Medical treatment based on the physician's opinion of what the patient needs, rather than what the insurance industry dictates that the physician's opinion must be.

To quote a friend:

"Mandated, insurance sponsored, treatment guidelines limit patient access to
appropriate health care and cause the financial burden of sick and injured to shift onto state and federal disability programs. This allows the carriers to increase profits at the expense of the sick, the injured and the American taxpayer."

Hospitals are broke. Patients are broke. State and Federal disability programs are broke. So let's see, where did all the money go?

5:19 PM  
Anonymous Dr. Rick Lippin said...


Thanks for your insightful comments.In my opinion there needs to be some methods of reducing expenditures in medicine. My "favorite" example is the cruel and inhumane prolongation of death?
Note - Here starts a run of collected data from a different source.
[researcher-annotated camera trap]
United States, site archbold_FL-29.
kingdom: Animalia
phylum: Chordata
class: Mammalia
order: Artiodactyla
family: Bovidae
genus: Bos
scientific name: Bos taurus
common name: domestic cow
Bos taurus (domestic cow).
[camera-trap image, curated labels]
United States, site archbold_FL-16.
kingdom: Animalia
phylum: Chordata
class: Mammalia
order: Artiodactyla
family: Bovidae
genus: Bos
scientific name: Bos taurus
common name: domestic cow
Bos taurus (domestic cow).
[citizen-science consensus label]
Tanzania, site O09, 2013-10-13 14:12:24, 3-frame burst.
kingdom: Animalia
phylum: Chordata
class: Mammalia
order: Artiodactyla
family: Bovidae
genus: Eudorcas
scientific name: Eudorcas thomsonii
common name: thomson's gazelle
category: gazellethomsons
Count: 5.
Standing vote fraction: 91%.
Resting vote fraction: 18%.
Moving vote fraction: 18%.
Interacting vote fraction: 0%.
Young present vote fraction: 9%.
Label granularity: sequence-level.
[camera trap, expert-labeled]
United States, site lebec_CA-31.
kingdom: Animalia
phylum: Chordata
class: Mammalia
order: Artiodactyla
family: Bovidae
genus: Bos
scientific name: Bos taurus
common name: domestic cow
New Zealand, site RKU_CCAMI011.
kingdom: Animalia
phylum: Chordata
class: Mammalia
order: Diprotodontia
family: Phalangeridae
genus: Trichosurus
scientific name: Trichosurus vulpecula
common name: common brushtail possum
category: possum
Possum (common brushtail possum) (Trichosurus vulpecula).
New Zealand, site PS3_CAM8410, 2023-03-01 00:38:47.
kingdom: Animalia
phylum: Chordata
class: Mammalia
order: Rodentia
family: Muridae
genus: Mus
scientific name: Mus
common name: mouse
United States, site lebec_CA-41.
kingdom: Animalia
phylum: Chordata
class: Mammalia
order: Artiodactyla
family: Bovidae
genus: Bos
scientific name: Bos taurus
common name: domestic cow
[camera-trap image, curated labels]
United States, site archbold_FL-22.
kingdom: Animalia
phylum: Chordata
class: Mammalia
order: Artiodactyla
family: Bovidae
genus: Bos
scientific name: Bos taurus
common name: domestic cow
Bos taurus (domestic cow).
But you ask-"Where has all the money gone?" To a few CEOs of the Hospital, Insurance, and Big Pharma/Big Medical Technology industries. And of course to greedy doctors and lawyers.

With the election of Nov 06- "changes are a-comin"

My very best to you

Dr. Rick Lippin

6:00 AM  
Blogger universal health said...

Your points are well taken. But there seems to be a small oversight - no mention of professional nursing in your analyses of healthcare problems. Nurses are not furniture and interchangable widgets in the healthcare system. Rather, they are the spine and skeleton by which the entire non-system system builds upon.

I blog at Universal Health attempting to bring nursing issues to light and to posit some alternatives which include nurses in the equation. I hope you'll visit and critique.

7:39 PM  
Anonymous Dr. Rick Lippin said...

Thanks Universal Health- I am appalled at what has happenned to the so called profession of Nursing in contemporary US Medicine.I am disgusted with what modern medicine has done to the health of Nurses.